Le Brexit pourrait coûter cher au Maroc !
#Actualite #BuzzNews #Collectivites #Decideurs #Economie #Emploi #EnDirectDe #Entreprises #Institutions #Politique #MAROC
Rédaction Ecomnews Med
mardi 23 avril 2019 Dernière mise à jour le Mardi 23 Avril 2019 à 07:36

De l’autre côté de la Méditerranée, le Brexit n’en finit pas de faire débat. En cas de sortie sans accord de l’Union européenne, les conséquences économiques mondiales pourraient être désastreuses, à en croire une étude réalisée par la Conférence des Nations Unies pour le commerce et le développement (CNUCED).
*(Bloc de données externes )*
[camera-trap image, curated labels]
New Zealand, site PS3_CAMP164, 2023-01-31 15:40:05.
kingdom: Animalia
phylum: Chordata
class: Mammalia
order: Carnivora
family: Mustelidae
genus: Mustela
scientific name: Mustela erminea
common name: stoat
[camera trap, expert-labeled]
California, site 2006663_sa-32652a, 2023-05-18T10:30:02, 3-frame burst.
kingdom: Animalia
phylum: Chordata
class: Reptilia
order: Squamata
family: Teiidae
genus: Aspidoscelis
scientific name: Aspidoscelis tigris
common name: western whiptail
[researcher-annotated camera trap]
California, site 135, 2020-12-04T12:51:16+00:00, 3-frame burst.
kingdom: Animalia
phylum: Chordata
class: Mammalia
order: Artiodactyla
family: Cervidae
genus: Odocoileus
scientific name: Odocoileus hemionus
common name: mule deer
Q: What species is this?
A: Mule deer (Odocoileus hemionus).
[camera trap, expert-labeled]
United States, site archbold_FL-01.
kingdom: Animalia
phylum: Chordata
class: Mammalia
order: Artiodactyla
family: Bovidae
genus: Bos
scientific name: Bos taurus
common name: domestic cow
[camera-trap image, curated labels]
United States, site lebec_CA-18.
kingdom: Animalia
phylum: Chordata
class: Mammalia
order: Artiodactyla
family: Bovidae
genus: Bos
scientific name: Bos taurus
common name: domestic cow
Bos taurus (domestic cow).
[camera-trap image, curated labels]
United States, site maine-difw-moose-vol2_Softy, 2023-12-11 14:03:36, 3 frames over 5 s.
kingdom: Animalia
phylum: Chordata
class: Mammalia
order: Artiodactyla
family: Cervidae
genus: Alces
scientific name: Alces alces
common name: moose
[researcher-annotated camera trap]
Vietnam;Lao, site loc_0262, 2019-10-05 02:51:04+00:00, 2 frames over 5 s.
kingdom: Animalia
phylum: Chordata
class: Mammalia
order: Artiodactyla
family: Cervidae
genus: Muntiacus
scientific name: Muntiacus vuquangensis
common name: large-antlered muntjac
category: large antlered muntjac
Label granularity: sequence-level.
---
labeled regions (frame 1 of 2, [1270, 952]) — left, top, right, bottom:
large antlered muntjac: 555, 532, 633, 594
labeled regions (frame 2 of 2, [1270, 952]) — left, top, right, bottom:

Il semblerait même que le Maroc soit, virtuellement, le pays africain le plus exposé.

Les discussions autour de la sortie du Royaume-Uni de l’Union européenne ont commencé fin juin 2016, mais Bruxelles et Londres ont déjà reporté deux fois le Brexit, faute de compromis sur les modalités de sortie.

En effet, le retrait effectif de la superpuissance était prévu pour le 29 mars 2019, conformément à la procédure qui a été entamée à cet effet deux ans plus tôt en vertu de l’article 50 du traité sur l’Union européenne. Il a été repoussé une première fois le  12 avril, puis fixé désormais au 31 octobre 2019.

L’UE espère d’ici là trouver des solutions efficientes pour éviter « le no deal qui mettrait fin, du jour au lendemain, à 46 ans d’appartenance à l’UE, quittant le marché unique et l’union douanière sans période de transition », rappelle l’AFP. Cette situation aura ainsi de lourdes conséquences économiques à la fois sur le Royaume-Uni et les pays de l’Union européenne, mais aussi sur certains pays africains, notamment le Maroc.

Le Maroc pourrait perdre jusqu’à 97 millions de dollars d’exportation

 

Au total, 20 pays africains accuseront directement le coup avec des pertes d’exportation globales pouvant atteindre un total de 420 millions de dollars. Mais, le Maroc, le Ghana et la Tunisie seront les plus affectés si un accord n’est pas trouvé avant la fin du mandat de sortie du Royaume-Uni  de l’Union européenne, toujours selon l’étude réalisée par l’agence des Nations unies.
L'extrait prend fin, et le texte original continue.